Core bond markets, such as those for government debt, are crucial to the economy—not only because national governments obtain financing in these markets, but also because these markets are used for implementing monetary policy, provide a safe source of collateral and establish a benchmark yield curve that underpins financing for households, businesses, and state and local governments.[2]

Breakdowns of trading and price discovery in core markets thus put a vast array of economic activity at risk. But I would emphasize that the type of dysfunction I have in mind is more extreme than merely low liquidity. I am referring, rather, to fundamental failures in the process of intermediating between buyers and sellers, or lenders and borrowers, and identifying a market-clearing price for their transactions.
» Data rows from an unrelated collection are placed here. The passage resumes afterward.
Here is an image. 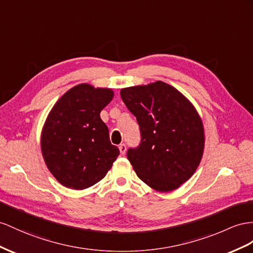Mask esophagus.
I'll return each mask as SVG.
<instances>
[{"instance_id":"esophagus-1","label":"esophagus","mask_w":253,"mask_h":253,"mask_svg":"<svg viewBox=\"0 0 253 253\" xmlns=\"http://www.w3.org/2000/svg\"><path fill=\"white\" fill-rule=\"evenodd\" d=\"M119 148H120V152H121V154H122V155H125V154H126L127 146H126V144H125V143H122V144H120Z\"/></svg>"}]
</instances>
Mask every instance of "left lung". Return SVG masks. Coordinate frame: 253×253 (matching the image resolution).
Here are the masks:
<instances>
[{"instance_id":"1","label":"left lung","mask_w":253,"mask_h":253,"mask_svg":"<svg viewBox=\"0 0 253 253\" xmlns=\"http://www.w3.org/2000/svg\"><path fill=\"white\" fill-rule=\"evenodd\" d=\"M121 98L140 127V144L127 151L138 177L158 191L178 188L203 155V125L196 109L161 81L123 88Z\"/></svg>"}]
</instances>
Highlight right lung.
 <instances>
[{"label":"right lung","instance_id":"obj_1","mask_svg":"<svg viewBox=\"0 0 253 253\" xmlns=\"http://www.w3.org/2000/svg\"><path fill=\"white\" fill-rule=\"evenodd\" d=\"M112 98L111 89L79 84L49 113L42 133V156L50 172L67 188L81 190L98 183L120 155L100 119Z\"/></svg>","mask_w":253,"mask_h":253}]
</instances>
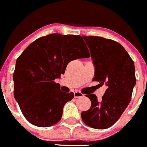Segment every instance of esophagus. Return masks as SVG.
Wrapping results in <instances>:
<instances>
[{"instance_id":"34e87169","label":"esophagus","mask_w":147,"mask_h":147,"mask_svg":"<svg viewBox=\"0 0 147 147\" xmlns=\"http://www.w3.org/2000/svg\"><path fill=\"white\" fill-rule=\"evenodd\" d=\"M82 96H84V94H83L82 93L80 92V91H76L75 92H74V97H75V98H79V97Z\"/></svg>"}]
</instances>
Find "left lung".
<instances>
[{
    "mask_svg": "<svg viewBox=\"0 0 147 147\" xmlns=\"http://www.w3.org/2000/svg\"><path fill=\"white\" fill-rule=\"evenodd\" d=\"M94 65V81L107 86L102 99L95 94L89 109L81 114L83 121L91 128L104 129L117 122L129 105L136 85L133 60L120 43L98 36H83Z\"/></svg>",
    "mask_w": 147,
    "mask_h": 147,
    "instance_id": "left-lung-1",
    "label": "left lung"
}]
</instances>
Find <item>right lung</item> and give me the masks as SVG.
Here are the masks:
<instances>
[{
  "label": "right lung",
  "mask_w": 147,
  "mask_h": 147,
  "mask_svg": "<svg viewBox=\"0 0 147 147\" xmlns=\"http://www.w3.org/2000/svg\"><path fill=\"white\" fill-rule=\"evenodd\" d=\"M88 57L85 42L74 35H48L25 49L16 63L14 97L29 122L48 127L60 121L65 104L74 94L61 91L54 80L64 74L70 61Z\"/></svg>",
  "instance_id": "add662e5"
}]
</instances>
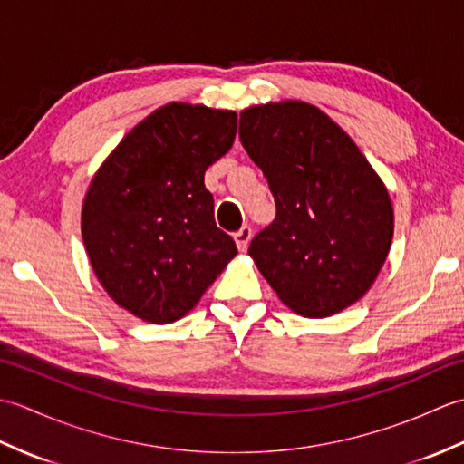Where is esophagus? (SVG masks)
Instances as JSON below:
<instances>
[{
    "mask_svg": "<svg viewBox=\"0 0 464 464\" xmlns=\"http://www.w3.org/2000/svg\"><path fill=\"white\" fill-rule=\"evenodd\" d=\"M251 237H253V229L249 225H243L241 229L235 233V243H237V247H239V251H245L249 247V241H251Z\"/></svg>",
    "mask_w": 464,
    "mask_h": 464,
    "instance_id": "1",
    "label": "esophagus"
}]
</instances>
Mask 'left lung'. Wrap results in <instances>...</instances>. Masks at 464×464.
Masks as SVG:
<instances>
[{"mask_svg": "<svg viewBox=\"0 0 464 464\" xmlns=\"http://www.w3.org/2000/svg\"><path fill=\"white\" fill-rule=\"evenodd\" d=\"M239 137L277 207L249 245L261 275L303 317L347 309L369 291L391 249L392 207L379 175L309 103L249 107Z\"/></svg>", "mask_w": 464, "mask_h": 464, "instance_id": "left-lung-1", "label": "left lung"}]
</instances>
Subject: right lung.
Returning <instances> with one entry per match:
<instances>
[{"label":"right lung","instance_id":"add662e5","mask_svg":"<svg viewBox=\"0 0 464 464\" xmlns=\"http://www.w3.org/2000/svg\"><path fill=\"white\" fill-rule=\"evenodd\" d=\"M235 133V111L169 103L127 133L93 177L85 249L105 291L135 317L181 319L237 255L203 181Z\"/></svg>","mask_w":464,"mask_h":464}]
</instances>
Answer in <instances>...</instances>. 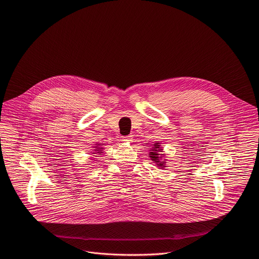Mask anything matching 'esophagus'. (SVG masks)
Returning a JSON list of instances; mask_svg holds the SVG:
<instances>
[{
	"label": "esophagus",
	"instance_id": "1",
	"mask_svg": "<svg viewBox=\"0 0 259 259\" xmlns=\"http://www.w3.org/2000/svg\"><path fill=\"white\" fill-rule=\"evenodd\" d=\"M123 142H126V143H131L133 138H132V135H128V136H123Z\"/></svg>",
	"mask_w": 259,
	"mask_h": 259
}]
</instances>
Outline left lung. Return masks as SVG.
<instances>
[{"instance_id": "left-lung-1", "label": "left lung", "mask_w": 259, "mask_h": 259, "mask_svg": "<svg viewBox=\"0 0 259 259\" xmlns=\"http://www.w3.org/2000/svg\"><path fill=\"white\" fill-rule=\"evenodd\" d=\"M161 152H162V149L160 148L159 143L153 145V148H152V150H150V154H149L150 158L152 161H154L157 164L159 167H166L165 162L161 161V159H162L161 155H164V154H160Z\"/></svg>"}]
</instances>
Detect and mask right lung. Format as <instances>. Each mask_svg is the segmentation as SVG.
Segmentation results:
<instances>
[{
  "label": "right lung",
  "instance_id": "1",
  "mask_svg": "<svg viewBox=\"0 0 259 259\" xmlns=\"http://www.w3.org/2000/svg\"><path fill=\"white\" fill-rule=\"evenodd\" d=\"M100 146H102V145H97V147H95L96 150H94L95 152H97L99 155H101V153H103L102 150H104V149H103L102 147H100ZM97 153H93V154H97Z\"/></svg>",
  "mask_w": 259,
  "mask_h": 259
}]
</instances>
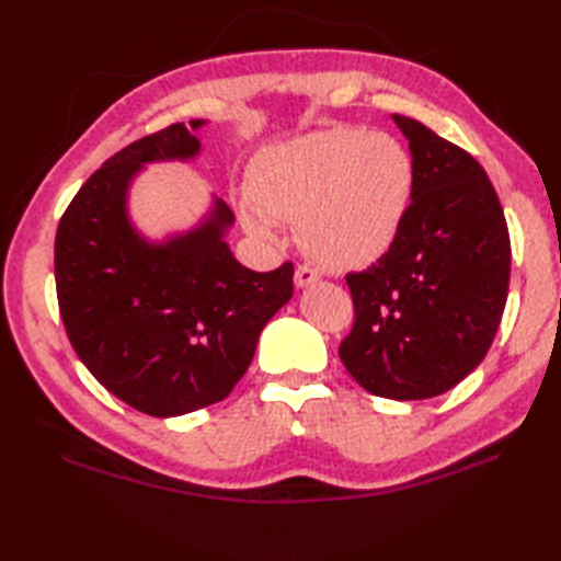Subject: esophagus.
<instances>
[{
  "mask_svg": "<svg viewBox=\"0 0 561 561\" xmlns=\"http://www.w3.org/2000/svg\"><path fill=\"white\" fill-rule=\"evenodd\" d=\"M294 282H296V287H299V289L311 287V284L318 282V272L313 267H308V265H299V267H296Z\"/></svg>",
  "mask_w": 561,
  "mask_h": 561,
  "instance_id": "34e87169",
  "label": "esophagus"
}]
</instances>
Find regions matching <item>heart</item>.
<instances>
[{"instance_id":"1","label":"heart","mask_w":561,"mask_h":561,"mask_svg":"<svg viewBox=\"0 0 561 561\" xmlns=\"http://www.w3.org/2000/svg\"><path fill=\"white\" fill-rule=\"evenodd\" d=\"M414 190V163L396 137L340 127L260 153L250 165V236L270 241L272 221L328 267H362L396 241Z\"/></svg>"}]
</instances>
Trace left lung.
<instances>
[{
	"instance_id": "8db88e82",
	"label": "left lung",
	"mask_w": 561,
	"mask_h": 561,
	"mask_svg": "<svg viewBox=\"0 0 561 561\" xmlns=\"http://www.w3.org/2000/svg\"><path fill=\"white\" fill-rule=\"evenodd\" d=\"M392 121L410 141L412 202L388 253L347 274L354 328L340 359L378 398L426 400L460 383L492 347L511 241L482 165L412 117Z\"/></svg>"
}]
</instances>
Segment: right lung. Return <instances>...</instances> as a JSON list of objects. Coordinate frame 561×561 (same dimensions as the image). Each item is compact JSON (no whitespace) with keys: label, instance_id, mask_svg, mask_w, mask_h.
<instances>
[{"label":"right lung","instance_id":"obj_1","mask_svg":"<svg viewBox=\"0 0 561 561\" xmlns=\"http://www.w3.org/2000/svg\"><path fill=\"white\" fill-rule=\"evenodd\" d=\"M205 121L175 123L105 161L55 236L59 316L83 366L151 416L224 400L248 371L260 332L291 299L294 265L243 267L224 241L233 211L214 197L195 229L151 243L129 221L127 193L147 163L199 153Z\"/></svg>","mask_w":561,"mask_h":561}]
</instances>
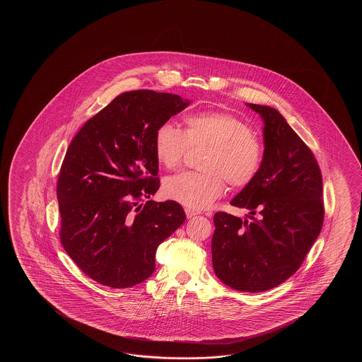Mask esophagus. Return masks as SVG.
I'll return each mask as SVG.
<instances>
[{
    "mask_svg": "<svg viewBox=\"0 0 362 362\" xmlns=\"http://www.w3.org/2000/svg\"><path fill=\"white\" fill-rule=\"evenodd\" d=\"M185 212H186L187 218H192L194 216L200 215L199 211H195V209H192V208H186V209H185Z\"/></svg>",
    "mask_w": 362,
    "mask_h": 362,
    "instance_id": "esophagus-1",
    "label": "esophagus"
}]
</instances>
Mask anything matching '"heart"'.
Returning <instances> with one entry per match:
<instances>
[{
  "instance_id": "heart-1",
  "label": "heart",
  "mask_w": 362,
  "mask_h": 362,
  "mask_svg": "<svg viewBox=\"0 0 362 362\" xmlns=\"http://www.w3.org/2000/svg\"><path fill=\"white\" fill-rule=\"evenodd\" d=\"M207 147L200 159L204 172H181L164 182L167 198L192 209L211 206L223 195L225 180L233 187L254 181L264 148L248 124L223 111H203L185 119V131L164 123L155 133L156 159L168 170L184 164L190 148Z\"/></svg>"
}]
</instances>
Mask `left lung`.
<instances>
[{
	"label": "left lung",
	"mask_w": 362,
	"mask_h": 362,
	"mask_svg": "<svg viewBox=\"0 0 362 362\" xmlns=\"http://www.w3.org/2000/svg\"><path fill=\"white\" fill-rule=\"evenodd\" d=\"M264 120V158L252 182L231 200L251 221L214 216L212 265L238 291L262 293L300 268L322 229V175L315 155L276 108L250 103Z\"/></svg>",
	"instance_id": "8db88e82"
}]
</instances>
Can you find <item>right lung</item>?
Wrapping results in <instances>:
<instances>
[{"label":"right lung","mask_w":362,"mask_h":362,"mask_svg":"<svg viewBox=\"0 0 362 362\" xmlns=\"http://www.w3.org/2000/svg\"><path fill=\"white\" fill-rule=\"evenodd\" d=\"M189 105L177 94L122 93L69 144L57 181L63 248L88 277L112 288L144 282L159 245L186 220L159 189L155 133Z\"/></svg>","instance_id":"1"}]
</instances>
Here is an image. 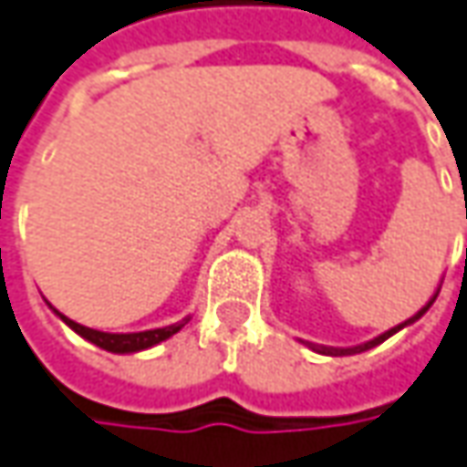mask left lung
<instances>
[{
    "instance_id": "left-lung-1",
    "label": "left lung",
    "mask_w": 467,
    "mask_h": 467,
    "mask_svg": "<svg viewBox=\"0 0 467 467\" xmlns=\"http://www.w3.org/2000/svg\"><path fill=\"white\" fill-rule=\"evenodd\" d=\"M431 303H434V300H431ZM431 303H429V306H426L423 311H418V314L413 316V318H408L405 324H400V327H395V329L384 332V335H381V337H376V339H371V342H366V345H360V348H345V350H337V348H316V350H318V353H324V355H353V353H363V350H371V348H376L379 342H384L387 337H392V335H395V332H400L402 327H408L410 321H416V318H420V316H423V314H426V311H429V308H431Z\"/></svg>"
}]
</instances>
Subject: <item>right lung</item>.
I'll return each instance as SVG.
<instances>
[{"label":"right lung","mask_w":467,"mask_h":467,"mask_svg":"<svg viewBox=\"0 0 467 467\" xmlns=\"http://www.w3.org/2000/svg\"><path fill=\"white\" fill-rule=\"evenodd\" d=\"M62 321H65L67 327H72L78 335L86 337L88 342L99 345V348H104V350H109V353H135V350H146V348L159 345L161 339L172 337L174 332H180V329L185 327V321H180V324L164 327V329H151V332H135V335H107V332L88 329V327H83V324H75V321L67 318V316H62Z\"/></svg>","instance_id":"add662e5"}]
</instances>
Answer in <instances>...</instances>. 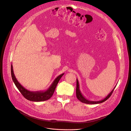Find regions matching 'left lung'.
<instances>
[{"label":"left lung","mask_w":131,"mask_h":131,"mask_svg":"<svg viewBox=\"0 0 131 131\" xmlns=\"http://www.w3.org/2000/svg\"><path fill=\"white\" fill-rule=\"evenodd\" d=\"M76 96L78 100H80L81 102L84 103H86V104H99V103H102L104 102H105V101H106L110 96H111V95L112 94L113 91H114L115 87H114V88L113 89V90L111 92V93L107 96L103 100L100 101H89L88 100H87L85 97H84V96H83V95L82 94L80 90V85H79V83H78V81L77 80V79H76Z\"/></svg>","instance_id":"left-lung-1"}]
</instances>
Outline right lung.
I'll use <instances>...</instances> for the list:
<instances>
[{
    "mask_svg": "<svg viewBox=\"0 0 131 131\" xmlns=\"http://www.w3.org/2000/svg\"><path fill=\"white\" fill-rule=\"evenodd\" d=\"M11 74L13 81L17 87V88L18 89L19 92L25 99L33 102H41L48 100L53 96L59 81L64 74L63 73L57 77L49 89L45 91L42 92H31L25 89L18 82L15 77L12 65H11Z\"/></svg>",
    "mask_w": 131,
    "mask_h": 131,
    "instance_id": "add662e5",
    "label": "right lung"
}]
</instances>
The U.S. financial system has become increasingly vulnerable to core market dysfunction because the supply of intermediation has not kept pace with demand as the Treasury market’s size and complexity have grown.[3] Treasury debt held by the public rose from 35 percent of GDP at the end of 2007 to about 95 percent of GDP in late 2022. And a growing share of the debt is held by investors such as hedge funds and mutual funds that trade more frequently or rely on the ability to quickly monetize assets when needed. Meanwhile, primary dealers, which are major intermediaries in these markets, have not increased the balance sheet devoted to Treasury holdings and Treasury repurchase agreements (repos) since 2007—even in nominal terms. The rise of electronic trading has also shifted intermediation toward principal trading firms, which typically hold less capital with which to absorb shocks, and increased the pace at which market developments unfold.

These themes are similar globally, and core markets around the world have repeatedly experienced dysfunction that posed risks to the broader economy.[4] The source of each stress episode has been unique, and each central bank intervention has been crafted to address the specific problems of the day. Yet, despite the varied initial shocks, central banks have faced a common problem: how to support market functioning without undermining the features that make these markets so important in the first place.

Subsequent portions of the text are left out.